Task: Render the records below as a Markdown table with two columns, Row and Line, giving each non-blank line its own numbered row and leaving out blank lines.
◇ ◇ ◇
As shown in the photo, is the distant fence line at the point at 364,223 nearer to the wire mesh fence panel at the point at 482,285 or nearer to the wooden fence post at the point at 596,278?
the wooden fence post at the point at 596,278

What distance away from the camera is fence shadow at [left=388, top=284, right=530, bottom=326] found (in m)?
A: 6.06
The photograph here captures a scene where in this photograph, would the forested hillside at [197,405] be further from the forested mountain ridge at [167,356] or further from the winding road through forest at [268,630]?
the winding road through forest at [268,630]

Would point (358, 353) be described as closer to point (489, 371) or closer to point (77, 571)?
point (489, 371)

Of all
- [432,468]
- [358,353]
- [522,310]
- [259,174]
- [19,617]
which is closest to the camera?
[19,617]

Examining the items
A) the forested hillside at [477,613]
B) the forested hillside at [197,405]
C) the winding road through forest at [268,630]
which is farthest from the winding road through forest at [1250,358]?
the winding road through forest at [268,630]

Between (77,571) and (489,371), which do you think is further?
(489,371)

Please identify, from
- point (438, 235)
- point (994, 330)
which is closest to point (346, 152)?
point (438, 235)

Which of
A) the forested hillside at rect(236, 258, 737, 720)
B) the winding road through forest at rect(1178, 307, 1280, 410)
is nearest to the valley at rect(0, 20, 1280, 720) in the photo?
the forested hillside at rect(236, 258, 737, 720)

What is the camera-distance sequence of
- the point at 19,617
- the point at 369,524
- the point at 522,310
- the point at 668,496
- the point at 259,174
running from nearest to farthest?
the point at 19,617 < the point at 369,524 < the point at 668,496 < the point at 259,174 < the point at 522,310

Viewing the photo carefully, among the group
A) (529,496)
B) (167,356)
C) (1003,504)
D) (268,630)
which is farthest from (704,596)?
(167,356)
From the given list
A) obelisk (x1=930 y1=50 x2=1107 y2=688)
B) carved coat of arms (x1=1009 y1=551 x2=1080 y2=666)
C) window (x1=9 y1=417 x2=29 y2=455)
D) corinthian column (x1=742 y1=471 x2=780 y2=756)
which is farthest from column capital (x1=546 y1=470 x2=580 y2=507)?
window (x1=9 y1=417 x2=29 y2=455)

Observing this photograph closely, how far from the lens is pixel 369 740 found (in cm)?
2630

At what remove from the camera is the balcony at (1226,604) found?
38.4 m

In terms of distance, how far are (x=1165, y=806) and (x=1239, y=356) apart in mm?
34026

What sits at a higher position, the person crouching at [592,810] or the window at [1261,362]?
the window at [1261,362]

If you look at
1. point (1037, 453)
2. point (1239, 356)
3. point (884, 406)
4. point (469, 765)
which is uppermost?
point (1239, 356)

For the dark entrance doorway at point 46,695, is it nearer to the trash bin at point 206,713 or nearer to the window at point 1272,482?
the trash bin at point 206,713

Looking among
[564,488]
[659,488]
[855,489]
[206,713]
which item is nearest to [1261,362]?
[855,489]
◇ ◇ ◇
Written reply:
| Row | Line |
|---|---|
| 1 | As shown in the photo, is the distant fence line at the point at 364,223 nearer to the wire mesh fence panel at the point at 482,285 or nearer to the wooden fence post at the point at 596,278? |
| 2 | the wooden fence post at the point at 596,278 |
| 3 | What distance away from the camera is fence shadow at [left=388, top=284, right=530, bottom=326] found (in m)? |
| 4 | A: 6.06 |
| 5 | The photograph here captures a scene where in this photograph, would the forested hillside at [197,405] be further from the forested mountain ridge at [167,356] or further from the winding road through forest at [268,630]? |
| 6 | the winding road through forest at [268,630] |
| 7 | Would point (358, 353) be described as closer to point (489, 371) or closer to point (77, 571)? |
| 8 | point (489, 371) |
| 9 | Of all |
| 10 | - [432,468] |
| 11 | - [358,353] |
| 12 | - [522,310] |
| 13 | - [259,174] |
| 14 | - [19,617] |
| 15 | which is closest to the camera? |
| 16 | [19,617] |
| 17 | Examining the items |
| 18 | A) the forested hillside at [477,613] |
| 19 | B) the forested hillside at [197,405] |
| 20 | C) the winding road through forest at [268,630] |
| 21 | which is farthest from the winding road through forest at [1250,358]? |
| 22 | the winding road through forest at [268,630] |
| 23 | Between (77,571) and (489,371), which do you think is further? |
| 24 | (489,371) |
| 25 | Please identify, from |
| 26 | - point (438, 235) |
| 27 | - point (994, 330) |
| 28 | which is closest to point (346, 152)? |
| 29 | point (438, 235) |
| 30 | Which of |
| 31 | A) the forested hillside at rect(236, 258, 737, 720) |
| 32 | B) the winding road through forest at rect(1178, 307, 1280, 410) |
| 33 | is nearest to the valley at rect(0, 20, 1280, 720) in the photo? |
| 34 | the forested hillside at rect(236, 258, 737, 720) |
| 35 | What is the camera-distance sequence of |
| 36 | - the point at 19,617 |
| 37 | - the point at 369,524 |
| 38 | - the point at 522,310 |
| 39 | - the point at 668,496 |
| 40 | - the point at 259,174 |
| 41 | running from nearest to farthest? |
| 42 | the point at 19,617 < the point at 369,524 < the point at 668,496 < the point at 259,174 < the point at 522,310 |
| 43 | Viewing the photo carefully, among the group |
| 44 | A) (529,496) |
| 45 | B) (167,356) |
| 46 | C) (1003,504) |
| 47 | D) (268,630) |
| 48 | which is farthest from (704,596)? |
| 49 | (167,356) |
| 50 | From the given list |
| 51 | A) obelisk (x1=930 y1=50 x2=1107 y2=688) |
| 52 | B) carved coat of arms (x1=1009 y1=551 x2=1080 y2=666) |
| 53 | C) window (x1=9 y1=417 x2=29 y2=455) |
| 54 | D) corinthian column (x1=742 y1=471 x2=780 y2=756) |
| 55 | which is farthest from column capital (x1=546 y1=470 x2=580 y2=507)? |
| 56 | window (x1=9 y1=417 x2=29 y2=455) |
| 57 | Observing this photograph closely, how far from the lens is pixel 369 740 found (in cm)? |
| 58 | 2630 |
| 59 | At what remove from the camera is the balcony at (1226,604) found? |
| 60 | 38.4 m |
| 61 | In terms of distance, how far are (x=1165, y=806) and (x=1239, y=356) apart in mm? |
| 62 | 34026 |
| 63 | What sits at a higher position, the person crouching at [592,810] or the window at [1261,362]? |
| 64 | the window at [1261,362] |
| 65 | If you look at |
| 66 | 1. point (1037, 453) |
| 67 | 2. point (1239, 356) |
| 68 | 3. point (884, 406) |
| 69 | 4. point (469, 765) |
| 70 | which is uppermost? |
| 71 | point (1239, 356) |
| 72 | For the dark entrance doorway at point 46,695, is it nearer to the trash bin at point 206,713 or nearer to the window at point 1272,482? |
| 73 | the trash bin at point 206,713 |
| 74 | Looking among |
| 75 | [564,488] |
| 76 | [659,488] |
| 77 | [855,489] |
| 78 | [206,713] |
| 79 | which item is nearest to [1261,362]? |
| 80 | [855,489] |